Exercise objective: Skip the pictures. Retype exactly, and only, the lines between the line holding "Journée plage à" and the last line below, inclusive.

Task data:

◇ ◇ ◇

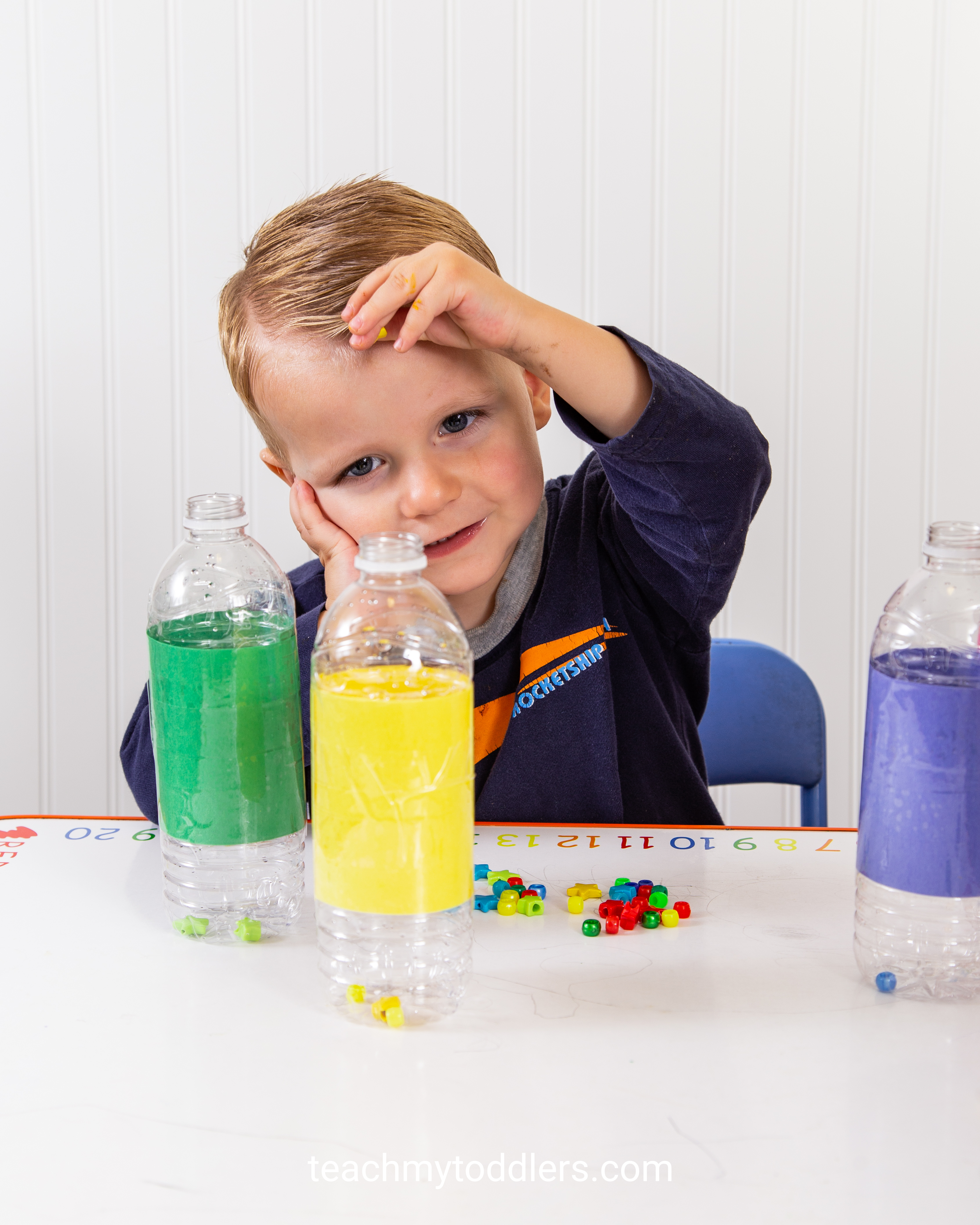 A fun game to teach your toddlers colors using beads and water bottles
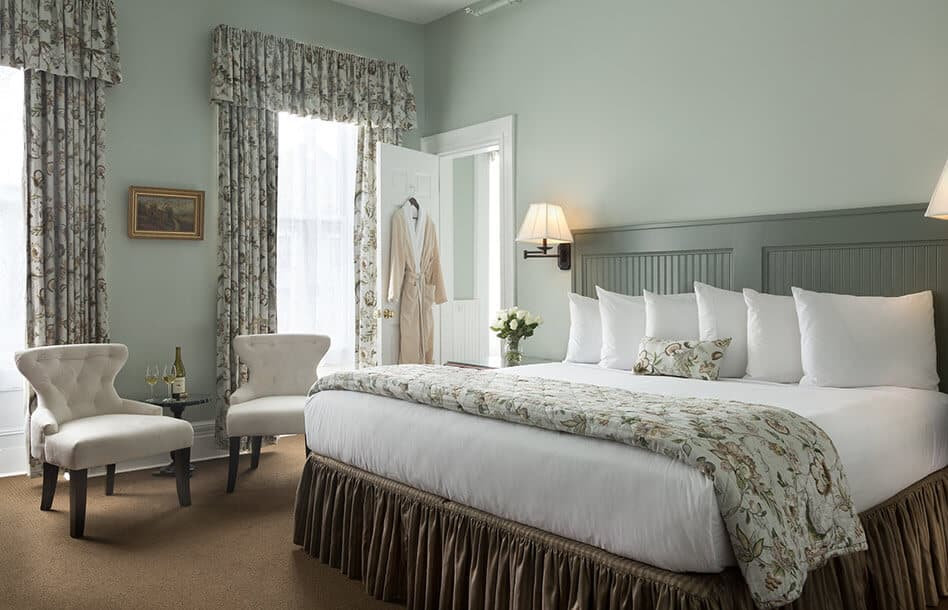 Room 201 bed - Luxury Lodging in Saratoga Springs, New York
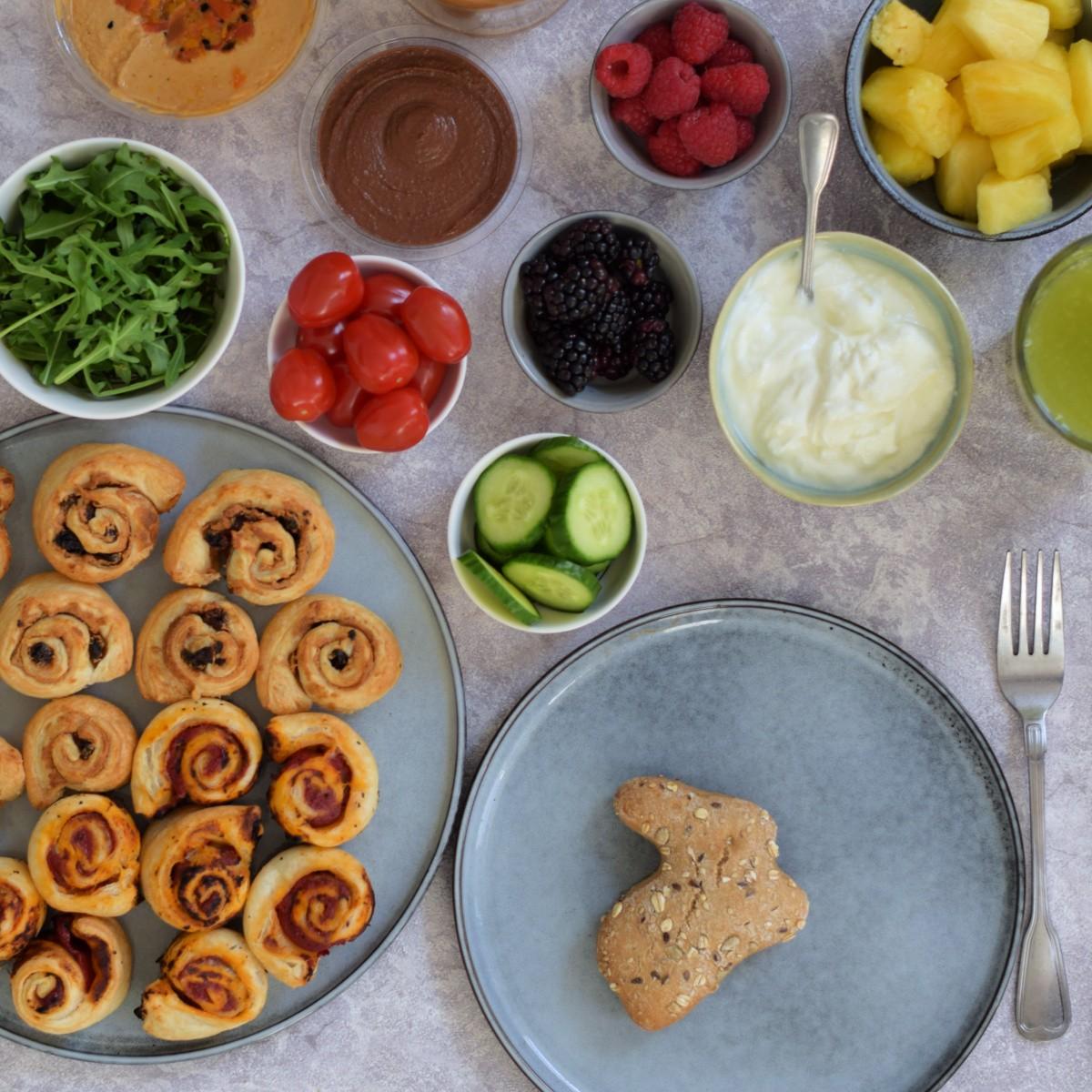 Vegan cinnamon rolls & vegan pizza rolls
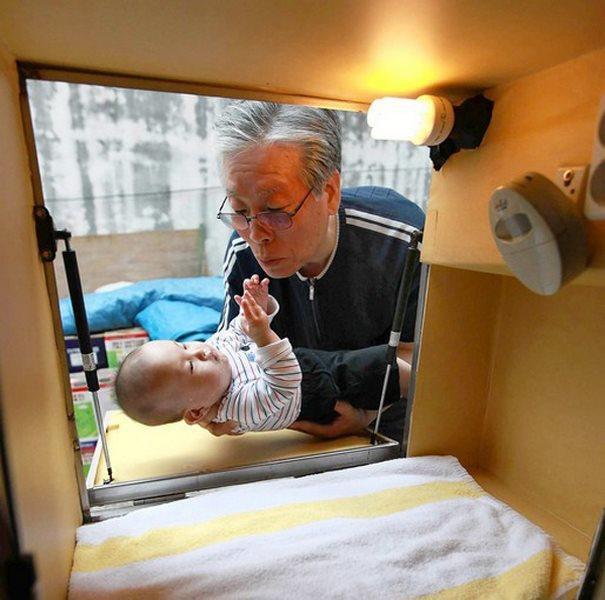 diaforetiko.gr : kouti mwra 2  Υπάρχει ένας άντρας στη Νότια Κορέα που φτιάχνοντας ένα κουτί έσωσε αμέτρητες ζωές παιδιών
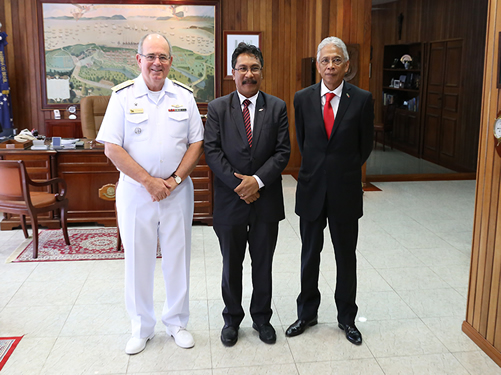 Ministro da Defesa do Timor-Leste visita Comandante da Marinha do Brasil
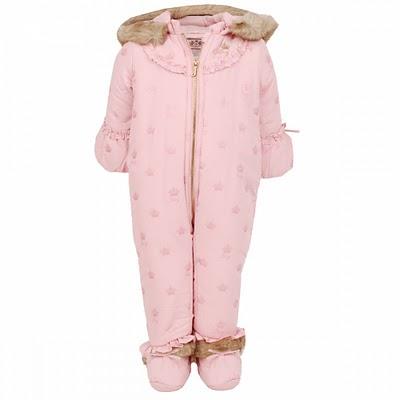 0e1c546b463 Ο Roberto Cavalli δεν μπορούσε παρά να βάλει λεοπάρ φόδρα.. Τέλος το  αναμενόμενο ροζ από τη Juicy Couture! Οι τιμές τώρα είναι.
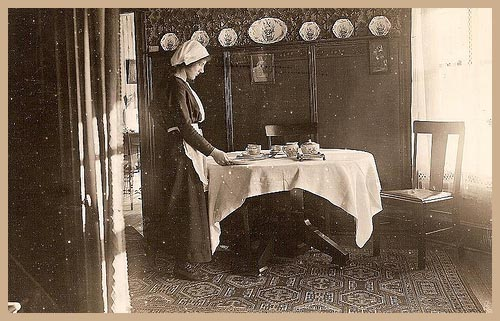 Setting the table - Edwardian servants guide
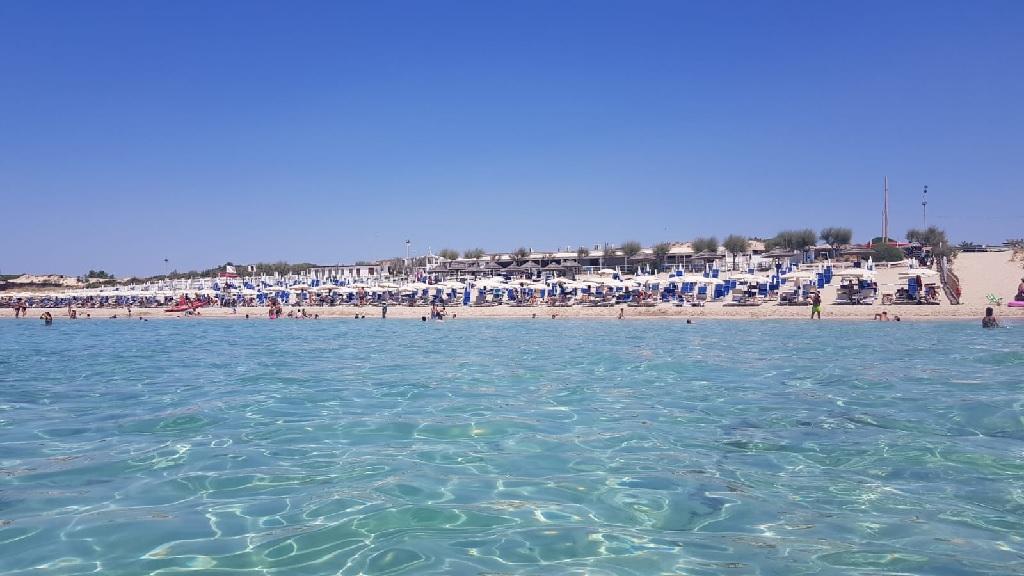 Journée plage à Tarente dans le Sud de l'Italie - Photo CE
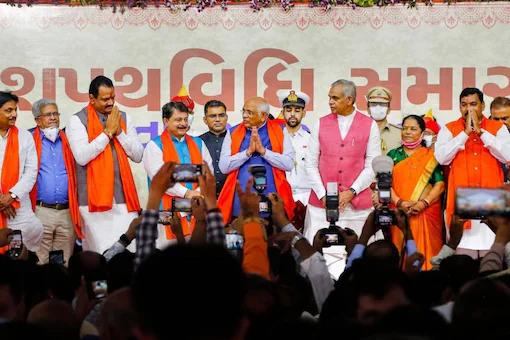 In Gujarat, 24  Ministers Take oath; Nimaben Acharya Named Speaker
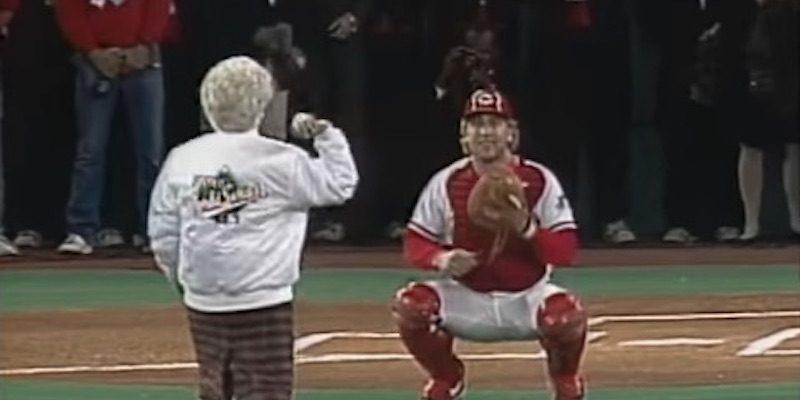 Remembering Barbara Bush at Game 2 of the 1990 World Series [videos]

◇ ◇ ◇

Written solution:
 Journée plage à Tarente dans le Sud de l'Italie - Photo CE
 In Gujarat, 24  Ministers Take oath; Nimaben Acharya Named Speaker
 Remembering Barbara Bush at Game 2 of the 1990 World Series [videos]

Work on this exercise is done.